More and more, luxury guests want exceptional experiences every time they stay at high-end hotels, said Robert Mangan, operating partner at investment firm Bain Capital. That requires hoteliers to pay even more attention to detail.
And while those stakes rise every year, the demand for exceptional experiences traditionally associated with true luxury hotels is trickling down to lower chain scales as well.
This all makes defining "luxury" difficult when it comes to hotels, said Olivier Harnisch, a former CEO of Dubai’s Emaar Hospitality Group.
"Now it means something different to different people," he said.
Harnisch cited the example of "lean luxury," or hotel brands such as Ruby Hotels and Rove Hotels. London-based Ruby Hotels has 20 hotels across Europe and coined the "lean luxury" description, which essentially translates to high-end amenities with a more streamlined operating model.
"What they are doing is eye-opening,” Harnisch said.
Dubai-based Rove Hotels has 10 open hotels. While Rove's properties are classed as more midmarket, Harnisch said the brand caters to luxury travelers who decide to stay in midlevel hotels so they can spend more money on high-end restaurants and entertainment.
Mangan said he saw the competition for that price point only going one way — up.
“It is only going to grow. Wealth is growing,” he said.
Luxury hotels in Europe commanded an average daily rate of US$489.09 year to date through the end of October, which was a 5.2% increase compared to the same period in 2023. In the Middle East and Africa, luxury hotel rates for that period were $313.56, according to CoStar data.
Mario Ferraro, CEO of Smeralda Holding Group, said he also sees that as wealth, tastes and requirements change for travelers, hotel industry cycles will turn over faster and faster.
Smeralda is wholly owned by Qatar Investment Authority. Its hotel portfolio includes Cala di Volpe, Romazzino, Pitrizza and Cervo, on the Italian island of Sardinia.
“One key challenge for investors is to have that flexibility," he said. "You need to adapt quickly to keep up with customer trends and stay relevant in the long term based on quick changes."
Harnisch said that the boundary-pushing of luxury development happening in Saudi Arabia now will speed up the trajectory of luxury hotels to even greater levels.
Saudi Arabia is a key focus for Ferraro's firm Smeralda, and he notices the start of conflicts of interest between branded hotel operators and owners.
“There is very little franchise.

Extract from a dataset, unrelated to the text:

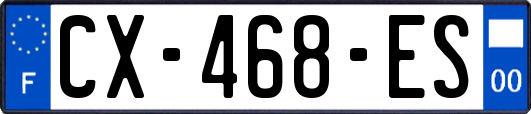 CX-468-ES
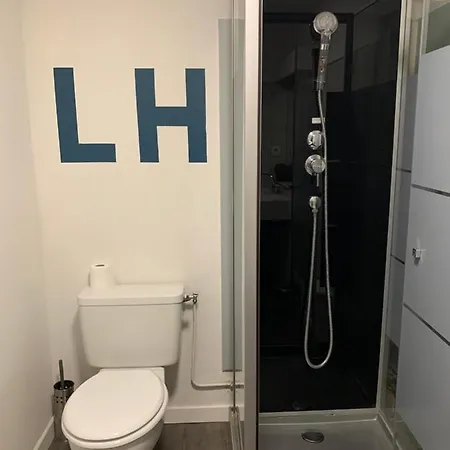 Studio Port De Plaisance Διαμέρισμα *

Owner-management or third-party management, I think, is the solution,” he added.
Luxury labor costs
On the cost side, high-end hotels require a level of staff able to deliver luxury.

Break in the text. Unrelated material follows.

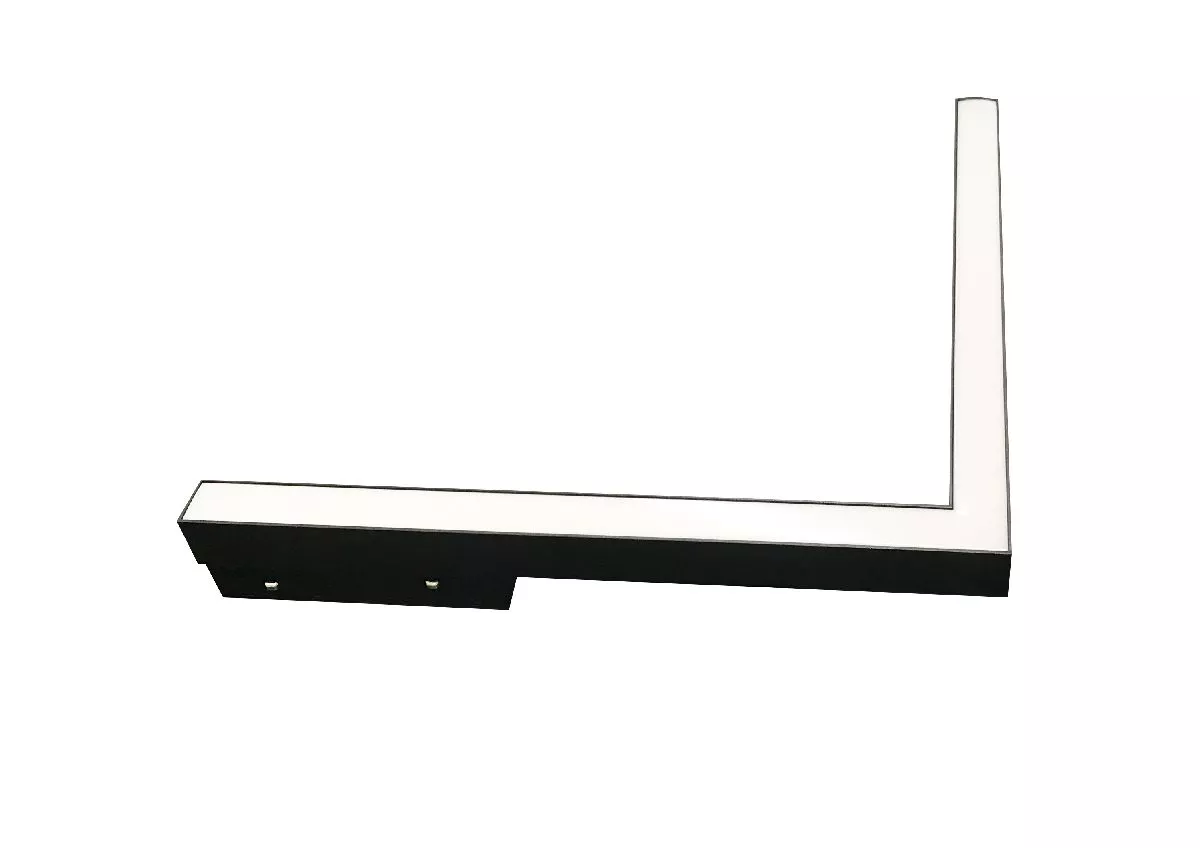 

Трековый магнитный светильник Lumker SY-LINK-AN-BL-24-WW 016761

Mangan said a ballpark estimate is that labor accounts for 40% to 50% of luxury hotel costs.
With costs going up all the time, hoteliers need to see where they can push productivity, he said.
“Not so long ago, 100% of labor would be local; now, that has changed completely, with 90% to 95% coming from abroad. That leads to the challenge of retainment,” Ferraro said.

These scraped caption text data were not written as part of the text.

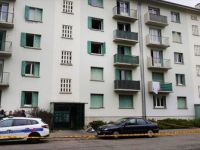Fransa, Mulhouse'daki Yangının Faili Suçunu İtiraf Etti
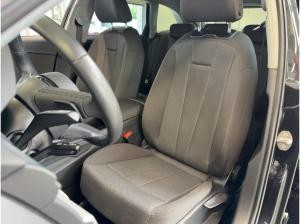 Audi A4 Avant Advanced 35 TFSI AHK LED Kamera DAB Navi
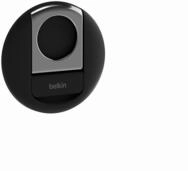 Belkin iPhone-Halter mit MagSafe f&uuml;r Mac-Notebooks; einfache magnetische Befestigung
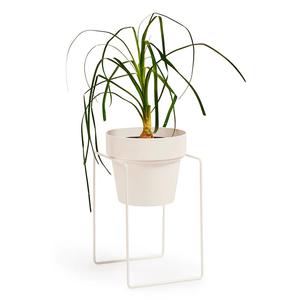 High Quality Gold, Black, Pink and Copper Metal Plant Stand and <b>Pot</b> Garden Supplies Planter <b>pots</b> - Product Image 4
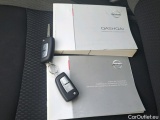  Nissan  Qashqai NISSAN  / 2017 / 5P / todoterreno DIG-T 103 kW (140 CV) E6D ACENTA #9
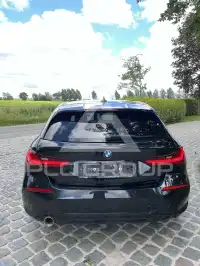 2021 BMW 118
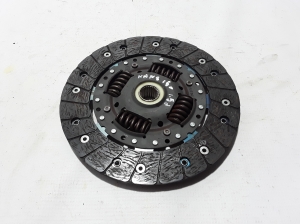  Clutch plate 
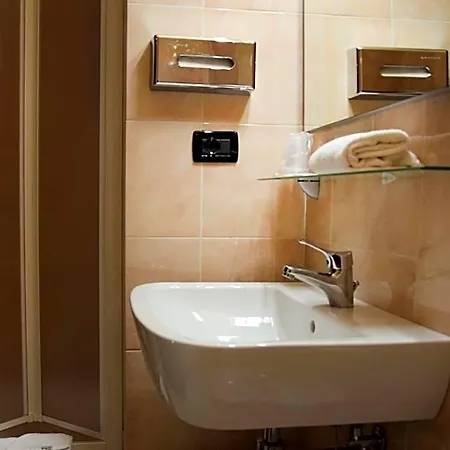 Valentino Du Parc Hotel Torino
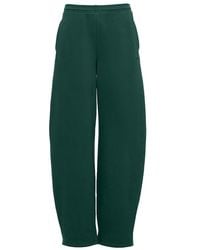 Garage - Ultrafleece Barrel Leg Sweatpants - Lyst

Speaking of his hotel investments in Costa Smeralda, the luxury resort area in Sardinia, Italy, he said labor problems are exacerbated by the need for a luxury experience, with staff that are willing to work in a seasonal destination.
He said finding suitable compensation in such an environment is difficult, but guests will demand that, and increasingly so.
For those who do that well, labor will be among the biggest opportunities, Harnisch said.
“That starts with the development, not the hotel-management agreement. [The industry is] is very good at building beautiful hotels, but we are less able to build efficient hotels. If owners are not strong enough or aware enough, you end up with an overbuilt and [under-supplied] hotel,” he added.
Some markets possess ample room to push luxury. Others do not.
“I am from Capri,” Ferraro said, “and you have to queue for everything in Capri. That’s not luxury.”
“I live in Dubai,” Harnisch said, “and over-saturation is not a problem. The city can grow.”